» **Texte extrait**:

--

Lorsque l’on apprend la maladie de la jeune femme (à 20 pages de la fin seulement !), celle-ci refuse de s’apitoyer sur son sort et engueule son mari et son père qui gèrent tant bien que mal leur douleur et la regardent sans cesse avec des yeux de merlan frit. Malgré le chagrin, Oliver reste étrangement détaché, ne parvenant pas à ressentir réellement de souffrance, ce qui contribue à l’aspect non-conventionnel du roman et lui confère réalisme et dureté. Comme ce passage où, alors que Jenny vient d’être hospitalisée et qu’Oliver et son beau-père savent très bien qu’elle n’en ressortira jamais, ce dernier ne sait tellement plus quoi faire qu’il s’acharne de manière futile à faire le ménage. La mort de la jeune femme à l’hôpital, dans les bras d’Oliver, est également narrée sans pathos, de manière très simple… ce qui ne m’a pas empêchée de fondre en larmes à l’époque ; c’était sans doute la première fois que cela m’arrivait en lisant un livre.
Le chemin des larmes
Mais ce n’est pas là que s’achève le roman : en sortant de l’hôpital, le jeune veuf croise son père qui a appris la vérité sur la condition de sa belle-fille et est venu apporter un soutien tardif à son fils. Après avoir répondu à son père qui s’excusait « L’amour c’est n’avoir jamais à dire qu’on est désolé », le livre s’achève sur ces mots : « Et puis, je fis ce que je n’avais jamais fait en sa présence, et encore moins dans ses bras. Je pleurai. » Ce cheminement d’un faux-dur vers les larmes est quelque chose que je n’attendais absolument pas d’un livre comme ça et la simplicité extrême de l’écriture d’Erich Segal, la finesse avec laquelle il décrit les rapports humains est ce qui m’a le plus touchée dans Love Story et ce final m’a littéralement achevée… Je me souviens encore, près de dix ans plus tard, pleurer pendant un bon quart d’heure dans le fauteuil du salon et essuyer mes larmes à la va-vite lorsque mon père s’est levé pour voir ce que je faisais encore debout. Et bien que je ne l’ai jamais relu depuis cette époque, j’en ai gardé des souvenirs d’une grande précision (que j’ai quand même vérifiés, au cas où, en écrivant cet article, la mémoire jouant parfois des tours), signe infaillible qu’un livre ou un film m’a vraiment marquée.

--

» **Consignes**:
**A)** Selon l'extrait sur Love Story, où Jenny meurt-elle ?
**B)** Dressez la liste complète des personnages du roman mentionnés dans l'extrait sur Love Story.

--

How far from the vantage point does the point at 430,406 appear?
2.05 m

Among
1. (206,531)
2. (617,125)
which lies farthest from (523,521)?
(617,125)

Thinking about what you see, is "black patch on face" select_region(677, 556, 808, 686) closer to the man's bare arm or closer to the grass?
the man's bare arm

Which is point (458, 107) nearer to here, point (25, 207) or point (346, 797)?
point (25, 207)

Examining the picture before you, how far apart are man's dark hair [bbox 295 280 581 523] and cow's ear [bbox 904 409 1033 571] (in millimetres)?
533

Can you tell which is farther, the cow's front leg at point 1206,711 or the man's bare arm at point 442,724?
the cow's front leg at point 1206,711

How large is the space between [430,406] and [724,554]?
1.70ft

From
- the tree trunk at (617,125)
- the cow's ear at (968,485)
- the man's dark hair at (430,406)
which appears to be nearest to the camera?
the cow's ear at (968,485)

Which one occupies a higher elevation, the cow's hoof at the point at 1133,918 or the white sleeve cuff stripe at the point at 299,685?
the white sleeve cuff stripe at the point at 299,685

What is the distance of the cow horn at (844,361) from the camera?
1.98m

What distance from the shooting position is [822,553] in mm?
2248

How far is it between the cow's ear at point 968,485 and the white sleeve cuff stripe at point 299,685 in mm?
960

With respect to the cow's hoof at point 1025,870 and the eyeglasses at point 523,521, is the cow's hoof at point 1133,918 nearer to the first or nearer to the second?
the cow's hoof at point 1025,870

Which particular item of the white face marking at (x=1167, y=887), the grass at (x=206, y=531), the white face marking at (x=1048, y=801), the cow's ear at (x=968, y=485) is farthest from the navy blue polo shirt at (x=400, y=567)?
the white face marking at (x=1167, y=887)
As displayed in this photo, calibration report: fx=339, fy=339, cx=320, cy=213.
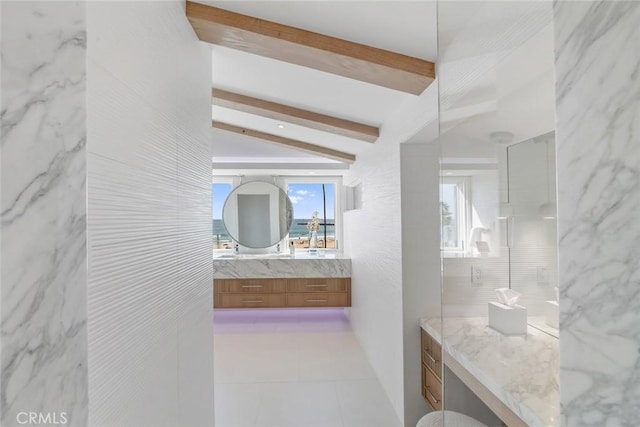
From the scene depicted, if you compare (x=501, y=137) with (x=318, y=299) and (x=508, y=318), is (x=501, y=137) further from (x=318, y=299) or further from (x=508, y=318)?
(x=318, y=299)

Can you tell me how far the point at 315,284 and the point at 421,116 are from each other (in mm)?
3046

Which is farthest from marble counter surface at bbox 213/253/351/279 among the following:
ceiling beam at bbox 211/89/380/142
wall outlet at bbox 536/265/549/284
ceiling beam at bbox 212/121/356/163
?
wall outlet at bbox 536/265/549/284

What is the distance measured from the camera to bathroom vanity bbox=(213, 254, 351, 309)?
442 cm

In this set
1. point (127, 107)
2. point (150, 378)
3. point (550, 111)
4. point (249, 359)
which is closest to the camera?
point (550, 111)

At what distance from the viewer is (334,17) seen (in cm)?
137

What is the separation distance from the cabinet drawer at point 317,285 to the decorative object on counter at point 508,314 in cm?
344

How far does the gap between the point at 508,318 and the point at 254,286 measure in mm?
3770

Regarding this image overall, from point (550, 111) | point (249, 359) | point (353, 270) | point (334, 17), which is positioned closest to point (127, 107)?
point (334, 17)

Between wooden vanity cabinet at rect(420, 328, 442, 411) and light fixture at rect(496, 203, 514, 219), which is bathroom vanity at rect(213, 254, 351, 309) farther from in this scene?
light fixture at rect(496, 203, 514, 219)

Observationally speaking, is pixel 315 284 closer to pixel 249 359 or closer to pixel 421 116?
pixel 249 359

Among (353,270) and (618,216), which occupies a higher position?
(618,216)

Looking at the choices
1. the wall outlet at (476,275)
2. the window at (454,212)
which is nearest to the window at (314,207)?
the window at (454,212)

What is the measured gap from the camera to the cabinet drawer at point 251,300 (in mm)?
4395

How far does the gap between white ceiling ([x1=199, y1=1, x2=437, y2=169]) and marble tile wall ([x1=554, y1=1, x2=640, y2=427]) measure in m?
0.82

--

» **Réponses successives**:
**A)** À l'hôpital, dans les bras d'Oliver.

**B)** Jenny ; Oliver ; le père de Jenny, beau-père d'Oliver ; le père d'Oliver.